→ Work required
According to the dataset schemas text, what two things influence a dataset's schema?

→ Source text
▬▬▬

Duplicated data created by queries will count towards your quota.

### Dataset schemas

Each dataset has an associated schema, influenced by its **pillar** (logs, spans, etc.) and **entity type** (e.g., `alerts`, `browserLogs`, `cpuProfiles`).

| Pillar  | Entity type         | Example schema                                   |
| ------- | ------------------- | ------------------------------------------------ |
| logs    | `alerts`            | `{ alert_name, severity, status, triggered_at }` |
| logs    | `browserLogs`       | `{ user_agent, page_url, timestamp }`            |
| logs    | `text`              | `{ text: "..." }`                                |
| spans   | `spans`             | OpenTelemetry-formatted span objects             |
| metrics | `metrics`           | `{ __name__, value, labels... }`                 |
| binary  | `sessionRecordings` | Metadata + link to binary                        |
| binary  | `files`             | File metadata (e.g., name, size, uploaded_by)    |

Schema docs for common datasets:

- [Alert events](https://coralogix.com/docs/user-guides/alerting/configure-notifications/source-type-schema/index.md)
- [Audit events](https://coralogix.com/docs/user-guides/troubleshooting/coralogix-audit/index.md)

▬▬▬

→ Supplied material

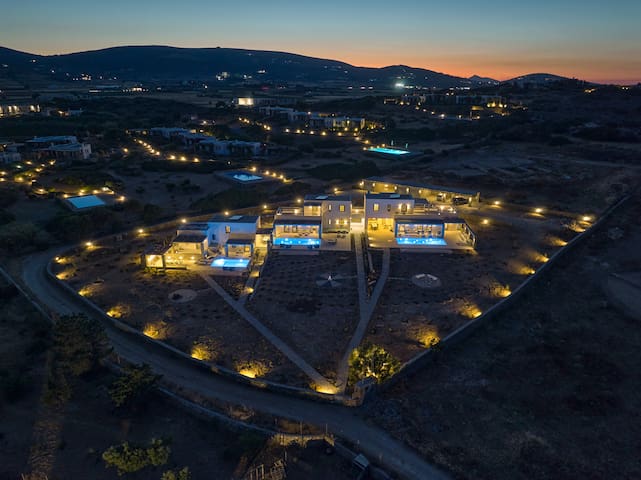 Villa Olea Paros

▬▬▬

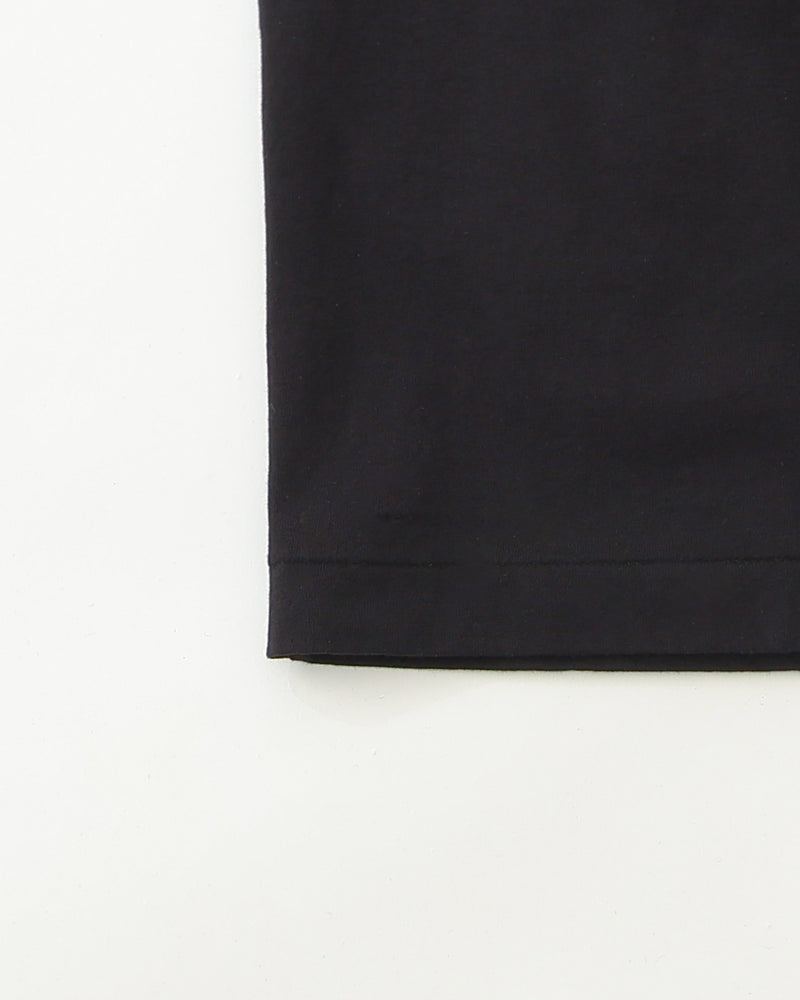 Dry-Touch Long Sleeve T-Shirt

▬▬▬

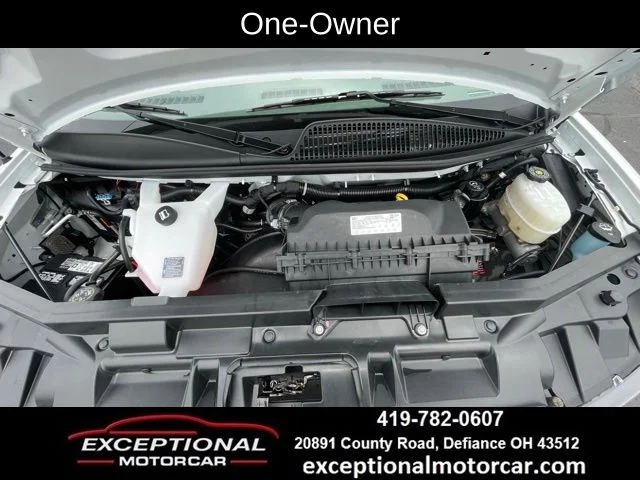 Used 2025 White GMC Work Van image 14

▬▬▬

→ Solved exercise
Its pillar and its entity type.